---------- SUPPLIED DATA

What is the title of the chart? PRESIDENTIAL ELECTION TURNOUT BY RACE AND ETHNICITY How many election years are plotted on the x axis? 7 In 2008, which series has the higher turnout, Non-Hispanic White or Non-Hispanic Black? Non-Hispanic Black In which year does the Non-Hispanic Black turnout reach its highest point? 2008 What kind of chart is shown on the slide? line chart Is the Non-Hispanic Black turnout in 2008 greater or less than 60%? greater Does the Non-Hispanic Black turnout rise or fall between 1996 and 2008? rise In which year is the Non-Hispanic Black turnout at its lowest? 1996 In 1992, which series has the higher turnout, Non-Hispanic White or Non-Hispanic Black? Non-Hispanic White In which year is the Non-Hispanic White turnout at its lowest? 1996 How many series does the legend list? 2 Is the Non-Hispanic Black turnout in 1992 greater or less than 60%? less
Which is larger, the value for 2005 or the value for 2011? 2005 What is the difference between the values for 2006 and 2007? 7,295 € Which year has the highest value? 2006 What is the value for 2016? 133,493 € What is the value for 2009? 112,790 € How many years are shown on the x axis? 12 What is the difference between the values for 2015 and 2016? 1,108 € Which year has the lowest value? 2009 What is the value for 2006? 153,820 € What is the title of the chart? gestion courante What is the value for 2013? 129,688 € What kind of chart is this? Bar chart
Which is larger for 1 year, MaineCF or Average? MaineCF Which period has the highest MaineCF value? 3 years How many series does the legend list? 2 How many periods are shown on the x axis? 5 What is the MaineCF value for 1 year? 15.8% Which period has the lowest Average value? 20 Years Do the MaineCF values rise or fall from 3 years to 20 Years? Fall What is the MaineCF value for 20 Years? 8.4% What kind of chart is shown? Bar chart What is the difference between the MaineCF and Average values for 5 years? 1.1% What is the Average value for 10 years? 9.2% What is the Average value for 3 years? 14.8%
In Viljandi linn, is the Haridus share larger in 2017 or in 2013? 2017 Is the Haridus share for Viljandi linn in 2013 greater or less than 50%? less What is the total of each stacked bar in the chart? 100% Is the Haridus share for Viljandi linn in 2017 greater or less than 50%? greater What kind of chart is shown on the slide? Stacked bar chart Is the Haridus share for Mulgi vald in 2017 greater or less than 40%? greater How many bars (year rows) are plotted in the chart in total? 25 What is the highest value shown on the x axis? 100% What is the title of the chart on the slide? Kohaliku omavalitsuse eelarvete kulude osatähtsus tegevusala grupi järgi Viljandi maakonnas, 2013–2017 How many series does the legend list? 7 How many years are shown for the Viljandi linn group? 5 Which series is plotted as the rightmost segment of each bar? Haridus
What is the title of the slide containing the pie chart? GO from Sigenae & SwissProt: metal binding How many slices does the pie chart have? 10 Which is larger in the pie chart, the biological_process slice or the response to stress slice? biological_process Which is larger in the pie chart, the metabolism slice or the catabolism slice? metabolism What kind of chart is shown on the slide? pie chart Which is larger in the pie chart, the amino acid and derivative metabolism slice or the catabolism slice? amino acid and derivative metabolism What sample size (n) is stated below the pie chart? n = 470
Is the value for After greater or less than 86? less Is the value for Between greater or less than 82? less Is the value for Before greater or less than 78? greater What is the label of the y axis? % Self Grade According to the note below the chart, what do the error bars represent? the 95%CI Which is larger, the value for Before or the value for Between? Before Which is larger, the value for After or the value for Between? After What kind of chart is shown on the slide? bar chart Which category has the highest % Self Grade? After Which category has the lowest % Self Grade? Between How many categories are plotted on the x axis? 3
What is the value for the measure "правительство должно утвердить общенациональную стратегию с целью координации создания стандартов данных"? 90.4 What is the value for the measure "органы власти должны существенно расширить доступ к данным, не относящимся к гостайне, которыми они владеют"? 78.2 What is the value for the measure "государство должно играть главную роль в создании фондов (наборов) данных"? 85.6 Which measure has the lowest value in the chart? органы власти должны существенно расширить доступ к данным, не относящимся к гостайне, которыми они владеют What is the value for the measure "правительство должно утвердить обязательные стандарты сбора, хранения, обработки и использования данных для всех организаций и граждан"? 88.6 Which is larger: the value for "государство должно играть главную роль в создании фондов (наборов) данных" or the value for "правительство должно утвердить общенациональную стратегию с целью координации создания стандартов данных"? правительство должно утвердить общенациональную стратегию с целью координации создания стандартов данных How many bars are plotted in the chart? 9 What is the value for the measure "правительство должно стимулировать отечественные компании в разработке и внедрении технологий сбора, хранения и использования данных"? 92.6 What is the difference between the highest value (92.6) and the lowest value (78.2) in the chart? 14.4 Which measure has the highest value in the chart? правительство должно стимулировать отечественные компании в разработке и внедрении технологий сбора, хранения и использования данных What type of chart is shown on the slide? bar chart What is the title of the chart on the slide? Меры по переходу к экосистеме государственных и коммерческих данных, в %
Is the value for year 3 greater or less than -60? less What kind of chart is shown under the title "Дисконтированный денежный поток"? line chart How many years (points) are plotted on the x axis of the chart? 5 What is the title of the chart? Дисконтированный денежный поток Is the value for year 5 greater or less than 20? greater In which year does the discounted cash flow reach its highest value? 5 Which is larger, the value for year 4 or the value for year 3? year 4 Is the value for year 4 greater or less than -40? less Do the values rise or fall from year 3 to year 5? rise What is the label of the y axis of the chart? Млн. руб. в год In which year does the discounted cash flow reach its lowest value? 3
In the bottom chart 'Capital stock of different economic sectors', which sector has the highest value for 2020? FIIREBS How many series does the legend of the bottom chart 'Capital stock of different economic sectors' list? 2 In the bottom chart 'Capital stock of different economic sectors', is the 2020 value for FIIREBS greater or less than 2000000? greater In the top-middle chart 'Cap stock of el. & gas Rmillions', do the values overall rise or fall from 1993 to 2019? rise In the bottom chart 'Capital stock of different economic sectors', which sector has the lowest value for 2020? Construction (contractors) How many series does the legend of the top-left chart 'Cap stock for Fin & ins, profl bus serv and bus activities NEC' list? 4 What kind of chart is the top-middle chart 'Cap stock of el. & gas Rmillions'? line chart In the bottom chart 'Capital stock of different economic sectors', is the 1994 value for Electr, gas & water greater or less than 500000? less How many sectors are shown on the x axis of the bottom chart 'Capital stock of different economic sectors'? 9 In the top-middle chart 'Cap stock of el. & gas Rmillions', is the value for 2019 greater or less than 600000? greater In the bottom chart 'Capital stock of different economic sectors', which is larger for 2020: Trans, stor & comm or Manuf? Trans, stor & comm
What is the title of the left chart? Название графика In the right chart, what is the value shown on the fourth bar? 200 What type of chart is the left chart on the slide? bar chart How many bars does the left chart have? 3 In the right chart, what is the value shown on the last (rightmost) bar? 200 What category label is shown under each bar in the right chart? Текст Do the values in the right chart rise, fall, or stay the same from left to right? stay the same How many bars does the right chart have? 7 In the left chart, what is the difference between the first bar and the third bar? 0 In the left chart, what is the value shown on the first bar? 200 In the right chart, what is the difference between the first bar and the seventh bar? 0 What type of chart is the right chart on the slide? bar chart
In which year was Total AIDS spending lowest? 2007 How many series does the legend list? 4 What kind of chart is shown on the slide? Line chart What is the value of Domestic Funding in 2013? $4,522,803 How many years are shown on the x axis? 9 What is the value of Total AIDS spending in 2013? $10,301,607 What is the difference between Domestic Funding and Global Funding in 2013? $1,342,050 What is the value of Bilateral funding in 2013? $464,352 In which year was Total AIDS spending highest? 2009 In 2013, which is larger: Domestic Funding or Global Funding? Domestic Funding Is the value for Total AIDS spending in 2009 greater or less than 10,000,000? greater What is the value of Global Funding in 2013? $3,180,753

--------------------

EXERCISE PROMPT: Give every item above as a JSON list of strings, one string for each line, with blank lines left out.

ANSWER FOR THIS EXERCISE:
[
  "What is the title of the chart? PRESIDENTIAL ELECTION TURNOUT BY RACE AND ETHNICITY How many election years are plotted on the x axis? 7 In 2008, which series has the higher turnout, Non-Hispanic White or Non-Hispanic Black? Non-Hispanic Black In which year does the Non-Hispanic Black turnout reach its highest point? 2008 What kind of chart is shown on the slide? line chart Is the Non-Hispanic Black turnout in 2008 greater or less than 60%? greater Does the Non-Hispanic Black turnout rise or fall between 1996 and 2008? rise In which year is the Non-Hispanic Black turnout at its lowest? 1996 In 1992, which series has the higher turnout, Non-Hispanic White or Non-Hispanic Black? Non-Hispanic White In which year is the Non-Hispanic White turnout at its lowest? 1996 How many series does the legend list? 2 Is the Non-Hispanic Black turnout in 1992 greater or less than 60%? less",
  "Which is larger, the value for 2005 or the value for 2011? 2005 What is the difference between the values for 2006 and 2007? 7,295 € Which year has the highest value? 2006 What is the value for 2016? 133,493 € What is the value for 2009? 112,790 € How many years are shown on the x axis? 12 What is the difference between the values for 2015 and 2016? 1,108 € Which year has the lowest value? 2009 What is the value for 2006? 153,820 € What is the title of the chart? gestion courante What is the value for 2013? 129,688 € What kind of chart is this? Bar chart",
  "Which is larger for 1 year, MaineCF or Average? MaineCF Which period has the highest MaineCF value? 3 years How many series does the legend list? 2 How many periods are shown on the x axis? 5 What is the MaineCF value for 1 year? 15.8% Which period has the lowest Average value? 20 Years Do the MaineCF values rise or fall from 3 years to 20 Years? Fall What is the MaineCF value for 20 Years? 8.4% What kind of chart is shown? Bar chart What is the difference between the MaineCF and Average values for 5 years? 1.1% What is the Average value for 10 years? 9.2% What is the Average value for 3 years? 14.8%",
  "In Viljandi linn, is the Haridus share larger in 2017 or in 2013? 2017 Is the Haridus share for Viljandi linn in 2013 greater or less than 50%? less What is the total of each stacked bar in the chart? 100% Is the Haridus share for Viljandi linn in 2017 greater or less than 50%? greater What kind of chart is shown on the slide? Stacked bar chart Is the Haridus share for Mulgi vald in 2017 greater or less than 40%? greater How many bars (year rows) are plotted in the chart in total? 25 What is the highest value shown on the x axis? 100% What is the title of the chart on the slide? Kohaliku omavalitsuse eelarvete kulude osatähtsus tegevusala grupi järgi Viljandi maakonnas, 2013–2017 How many series does the legend list? 7 How many years are shown for the Viljandi linn group? 5 Which series is plotted as the rightmost segment of each bar? Haridus",
  "What is the title of the slide containing the pie chart? GO from Sigenae & SwissProt: metal binding How many slices does the pie chart have? 10 Which is larger in the pie chart, the biological_process slice or the response to stress slice? biological_process Which is larger in the pie chart, the metabolism slice or the catabolism slice? metabolism What kind of chart is shown on the slide? pie chart Which is larger in the pie chart, the amino acid and derivative metabolism slice or the catabolism slice? amino acid and derivative metabolism What sample size (n) is stated below the pie chart? n = 470",
  "Is the value for After greater or less than 86? less Is the value for Between greater or less than 82? less Is the value for Before greater or less than 78? greater What is the label of the y axis? % Self Grade According to the note below the chart, what do the error bars represent? the 95%CI Which is larger, the value for Before or the value for Between? Before Which is larger, the value for After or the value for Between? After What kind of chart is shown on the slide? bar chart Which category has the highest % Self Grade? After Which category has the lowest % Self Grade? Between How many categories are plotted on the x axis? 3",
  "What is the value for the measure \"правительство должно утвердить общенациональную стратегию с целью координации создания стандартов данных\"? 90.4 What is the value for the measure \"органы власти должны существенно расширить доступ к данным, не относящимся к гостайне, которыми они владеют\"? 78.2 What is the value for the measure \"государство должно играть главную роль в создании фондов (наборов) данных\"? 85.6 Which measure has the lowest value in the chart? органы власти должны существенно расширить доступ к данным, не относящимся к гостайне, которыми они владеют What is the value for the measure \"правительство должно утвердить обязательные стандарты сбора, хранения, обработки и использования данных для всех организаций и граждан\"? 88.6 Which is larger: the value for \"государство должно играть главную роль в создании фондов (наборов) данных\" or the value for \"правительство должно утвердить общенациональную стратегию с целью координации создания стандартов данных\"? правительство должно утвердить общенациональную стратегию с целью координации создания стандартов данных How many bars are plotted in the chart? 9 What is the value for the measure \"правительство должно стимулировать отечественные компании в разработке и внедрении технологий сбора, хранения и использования данных\"? 92.6 What is the difference between the highest value (92.6) and the lowest value (78.2) in the chart? 14.4 Which measure has the highest value in the chart? правительство должно стимулировать отечественные компании в разработке и внедрении технологий сбора, хранения и использования данных What type of chart is shown on the slide? bar chart What is the title of the chart on the slide? Меры по переходу к экосистеме государственных и коммерческих данных, в %",
  "Is the value for year 3 greater or less than -60? less What kind of chart is shown under the title \"Дисконтированный денежный поток\"? line chart How many years (points) are plotted on the x axis of the chart? 5 What is the title of the chart? Дисконтированный денежный поток Is the value for year 5 greater or less than 20? greater In which year does the discounted cash flow reach its highest value? 5 Which is larger, the value for year 4 or the value for year 3? year 4 Is the value for year 4 greater or less than -40? less Do the values rise or fall from year 3 to year 5? rise What is the label of the y axis of the chart? Млн. руб. в год In which year does the discounted cash flow reach its lowest value? 3",
  "In the bottom chart 'Capital stock of different economic sectors', which sector has the highest value for 2020? FIIREBS How many series does the legend of the bottom chart 'Capital stock of different economic sectors' list? 2 In the bottom chart 'Capital stock of different economic sectors', is the 2020 value for FIIREBS greater or less than 2000000? greater In the top-middle chart 'Cap stock of el. & gas Rmillions', do the values overall rise or fall from 1993 to 2019? rise In the bottom chart 'Capital stock of different economic sectors', which sector has the lowest value for 2020? Construction (contractors) How many series does the legend of the top-left chart 'Cap stock for Fin & ins, profl bus serv and bus activities NEC' list? 4 What kind of chart is the top-middle chart 'Cap stock of el. & gas Rmillions'? line chart In the bottom chart 'Capital stock of different economic sectors', is the 1994 value for Electr, gas & water greater or less than 500000? less How many sectors are shown on the x axis of the bottom chart 'Capital stock of different economic sectors'? 9 In the top-middle chart 'Cap stock of el. & gas Rmillions', is the value for 2019 greater or less than 600000? greater In the bottom chart 'Capital stock of different economic sectors', which is larger for 2020: Trans, stor & comm or Manuf? Trans, stor & comm",
  "What is the title of the left chart? Название графика In the right chart, what is the value shown on the fourth bar? 200 What type of chart is the left chart on the slide? bar chart How many bars does the left chart have? 3 In the right chart, what is the value shown on the last (rightmost) bar? 200 What category label is shown under each bar in the right chart? Текст Do the values in the right chart rise, fall, or stay the same from left to right? stay the same How many bars does the right chart have? 7 In the left chart, what is the difference between the first bar and the third bar? 0 In the left chart, what is the value shown on the first bar? 200 In the right chart, what is the difference between the first bar and the seventh bar? 0 What type of chart is the right chart on the slide? bar chart",
  "In which year was Total AIDS spending lowest? 2007 How many series does the legend list? 4 What kind of chart is shown on the slide? Line chart What is the value of Domestic Funding in 2013? $4,522,803 How many years are shown on the x axis? 9 What is the value of Total AIDS spending in 2013? $10,301,607 What is the difference between Domestic Funding and Global Funding in 2013? $1,342,050 What is the value of Bilateral funding in 2013? $464,352 In which year was Total AIDS spending highest? 2009 In 2013, which is larger: Domestic Funding or Global Funding? Domestic Funding Is the value for Total AIDS spending in 2009 greater or less than 10,000,000? greater What is the value of Global Funding in 2013? $3,180,753"
]